As the controversy over AI art rumbles on, Apple has announced the first AI-generated audiobooks are now available via its digital bookstore.
The company has made the technology available to authors, who may not have the means to convert their written work to the audiobook format.
The Apple Books digital narration feature has been quietly launched on the Apple Books for Authors webpage, which lauds the ability for independent authors to easily convert their books to audio without great cost or complexity.
“Apple Books digital narration brings together advanced speech synthesis technology with important work by teams of linguists, quality control specialists, and audio engineers to produce high-quality audiobooks from an ebook file,” the company says.
Apple’s new feature allows users to select from a range of AI-generated voices, which are optimised for specific genres. Right now, it’s available for the romance fiction genres, but more will follow in due course. Users will be able to identify these titles by a ‘Narrated by Apple Books’ label within the storefront.

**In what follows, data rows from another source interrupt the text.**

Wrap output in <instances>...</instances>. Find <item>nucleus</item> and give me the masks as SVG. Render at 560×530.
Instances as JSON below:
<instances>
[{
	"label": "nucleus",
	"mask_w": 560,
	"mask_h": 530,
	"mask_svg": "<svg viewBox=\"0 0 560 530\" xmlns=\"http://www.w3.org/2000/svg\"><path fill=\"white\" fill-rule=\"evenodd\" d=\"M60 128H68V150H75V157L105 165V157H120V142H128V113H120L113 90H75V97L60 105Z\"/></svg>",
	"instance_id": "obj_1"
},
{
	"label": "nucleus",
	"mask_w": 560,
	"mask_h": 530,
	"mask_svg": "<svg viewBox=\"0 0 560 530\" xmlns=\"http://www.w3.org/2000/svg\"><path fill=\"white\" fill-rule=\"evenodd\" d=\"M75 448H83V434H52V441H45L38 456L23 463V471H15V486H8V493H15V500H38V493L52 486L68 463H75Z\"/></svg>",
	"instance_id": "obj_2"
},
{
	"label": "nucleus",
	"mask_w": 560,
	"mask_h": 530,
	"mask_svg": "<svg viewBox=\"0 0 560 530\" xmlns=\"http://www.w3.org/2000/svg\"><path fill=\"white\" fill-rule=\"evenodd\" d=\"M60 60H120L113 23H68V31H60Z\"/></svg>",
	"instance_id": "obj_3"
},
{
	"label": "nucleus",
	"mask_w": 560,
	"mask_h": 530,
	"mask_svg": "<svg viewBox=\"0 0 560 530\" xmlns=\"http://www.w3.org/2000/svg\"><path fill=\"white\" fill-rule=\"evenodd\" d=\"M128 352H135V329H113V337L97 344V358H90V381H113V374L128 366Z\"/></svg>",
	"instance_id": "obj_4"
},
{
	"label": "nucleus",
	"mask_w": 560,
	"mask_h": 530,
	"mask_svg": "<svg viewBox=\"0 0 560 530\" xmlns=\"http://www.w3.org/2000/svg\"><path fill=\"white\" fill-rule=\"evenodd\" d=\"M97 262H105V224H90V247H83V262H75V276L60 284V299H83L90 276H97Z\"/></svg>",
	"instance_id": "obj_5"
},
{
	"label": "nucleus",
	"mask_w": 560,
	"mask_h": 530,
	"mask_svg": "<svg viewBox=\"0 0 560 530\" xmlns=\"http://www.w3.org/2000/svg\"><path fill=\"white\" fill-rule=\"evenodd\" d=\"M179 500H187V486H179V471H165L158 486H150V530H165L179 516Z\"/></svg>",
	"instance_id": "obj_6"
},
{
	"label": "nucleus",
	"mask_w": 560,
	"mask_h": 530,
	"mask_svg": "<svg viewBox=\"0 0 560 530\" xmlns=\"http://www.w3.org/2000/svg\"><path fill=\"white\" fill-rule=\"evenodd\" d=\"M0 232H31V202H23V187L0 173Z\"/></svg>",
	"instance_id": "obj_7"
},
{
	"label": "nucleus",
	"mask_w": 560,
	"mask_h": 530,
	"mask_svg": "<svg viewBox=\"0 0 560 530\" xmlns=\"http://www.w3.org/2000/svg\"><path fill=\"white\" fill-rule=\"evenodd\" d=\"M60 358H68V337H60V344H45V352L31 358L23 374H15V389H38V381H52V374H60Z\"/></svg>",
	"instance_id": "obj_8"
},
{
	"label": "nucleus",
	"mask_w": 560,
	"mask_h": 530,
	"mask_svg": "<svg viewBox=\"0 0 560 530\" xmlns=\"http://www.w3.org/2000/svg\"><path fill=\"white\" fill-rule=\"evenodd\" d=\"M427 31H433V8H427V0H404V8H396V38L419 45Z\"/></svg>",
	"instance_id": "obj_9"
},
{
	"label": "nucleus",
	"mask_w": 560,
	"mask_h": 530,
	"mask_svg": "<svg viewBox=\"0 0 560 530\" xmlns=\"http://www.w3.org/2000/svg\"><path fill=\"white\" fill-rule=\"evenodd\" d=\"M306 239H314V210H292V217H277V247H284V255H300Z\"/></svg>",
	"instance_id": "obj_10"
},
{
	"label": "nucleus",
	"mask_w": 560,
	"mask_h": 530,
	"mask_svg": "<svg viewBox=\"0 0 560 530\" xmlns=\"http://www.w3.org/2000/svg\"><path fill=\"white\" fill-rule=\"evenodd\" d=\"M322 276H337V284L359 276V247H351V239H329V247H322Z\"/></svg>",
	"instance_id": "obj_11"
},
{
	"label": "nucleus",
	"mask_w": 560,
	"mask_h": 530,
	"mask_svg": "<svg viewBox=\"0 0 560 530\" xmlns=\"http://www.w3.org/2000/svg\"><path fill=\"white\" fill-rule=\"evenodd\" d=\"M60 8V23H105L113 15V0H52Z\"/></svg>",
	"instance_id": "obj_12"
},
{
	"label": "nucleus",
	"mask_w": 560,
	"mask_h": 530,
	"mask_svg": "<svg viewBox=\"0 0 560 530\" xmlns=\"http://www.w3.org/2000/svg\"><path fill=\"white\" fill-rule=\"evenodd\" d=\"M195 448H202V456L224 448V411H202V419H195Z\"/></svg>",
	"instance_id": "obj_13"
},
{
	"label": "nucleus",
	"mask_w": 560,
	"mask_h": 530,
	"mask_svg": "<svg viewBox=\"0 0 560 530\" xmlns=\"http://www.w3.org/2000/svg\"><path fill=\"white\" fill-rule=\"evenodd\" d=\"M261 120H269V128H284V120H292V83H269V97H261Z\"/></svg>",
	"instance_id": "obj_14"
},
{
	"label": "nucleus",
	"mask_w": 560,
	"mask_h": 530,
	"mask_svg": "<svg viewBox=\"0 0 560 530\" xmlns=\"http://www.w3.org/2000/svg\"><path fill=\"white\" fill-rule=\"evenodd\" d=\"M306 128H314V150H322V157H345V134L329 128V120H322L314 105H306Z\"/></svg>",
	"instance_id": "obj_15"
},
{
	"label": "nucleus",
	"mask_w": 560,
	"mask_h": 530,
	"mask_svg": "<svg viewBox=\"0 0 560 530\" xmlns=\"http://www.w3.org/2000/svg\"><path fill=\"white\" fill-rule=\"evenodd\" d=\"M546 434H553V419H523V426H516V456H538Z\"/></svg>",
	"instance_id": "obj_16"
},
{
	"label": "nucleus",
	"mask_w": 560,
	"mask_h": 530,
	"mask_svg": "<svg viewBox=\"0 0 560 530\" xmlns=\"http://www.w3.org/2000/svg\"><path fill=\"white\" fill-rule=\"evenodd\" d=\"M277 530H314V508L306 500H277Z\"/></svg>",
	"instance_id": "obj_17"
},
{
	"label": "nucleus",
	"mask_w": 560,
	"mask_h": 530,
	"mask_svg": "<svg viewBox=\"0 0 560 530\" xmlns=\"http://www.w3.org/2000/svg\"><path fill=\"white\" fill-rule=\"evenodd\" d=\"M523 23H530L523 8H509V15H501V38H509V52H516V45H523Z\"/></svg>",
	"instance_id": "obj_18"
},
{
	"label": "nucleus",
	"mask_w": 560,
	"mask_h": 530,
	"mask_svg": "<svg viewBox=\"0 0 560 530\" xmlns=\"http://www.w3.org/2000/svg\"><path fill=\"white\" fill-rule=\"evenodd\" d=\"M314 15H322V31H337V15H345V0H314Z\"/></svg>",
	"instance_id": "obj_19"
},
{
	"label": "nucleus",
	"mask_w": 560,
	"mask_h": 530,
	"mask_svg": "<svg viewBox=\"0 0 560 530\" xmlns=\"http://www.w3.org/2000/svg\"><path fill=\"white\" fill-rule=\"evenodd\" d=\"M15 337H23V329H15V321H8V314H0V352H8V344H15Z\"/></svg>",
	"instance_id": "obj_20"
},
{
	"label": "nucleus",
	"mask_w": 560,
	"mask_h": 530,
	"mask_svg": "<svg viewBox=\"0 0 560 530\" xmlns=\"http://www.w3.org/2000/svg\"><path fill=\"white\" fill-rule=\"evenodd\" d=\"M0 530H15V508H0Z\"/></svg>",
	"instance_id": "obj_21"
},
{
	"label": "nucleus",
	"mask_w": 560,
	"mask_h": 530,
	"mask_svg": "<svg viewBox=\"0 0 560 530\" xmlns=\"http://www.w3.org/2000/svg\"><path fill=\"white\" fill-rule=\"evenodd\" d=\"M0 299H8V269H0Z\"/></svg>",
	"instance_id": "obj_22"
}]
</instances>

For authors it may mean more sales from those who prefer to listen rather than read. However, the scheme is sure to meet opposition from voice actors who may worry for the future of their profession, and from audiobook patrons who prefer a natural human voice.
Apple says the technology will work alongside narrators, while ensuring audiobooks become more accessible to all. Considering only a fraction of books are ever converted to the audio format, they’re may be room for both. However, the creeping influence of cheap AI tech, at the expense of human artists, is a natural cause for concern.
“Digitally narrated titles are a valuable complement to professionally narrated audiobooks,” the company adds, perhaps anticipating the blowback, “and will help bring audio to as many books and as many people as possible. Apple Books remains committed to celebrating and showcasing the magic of human narration and will continue to grow the human-narrated audiobook catalog.”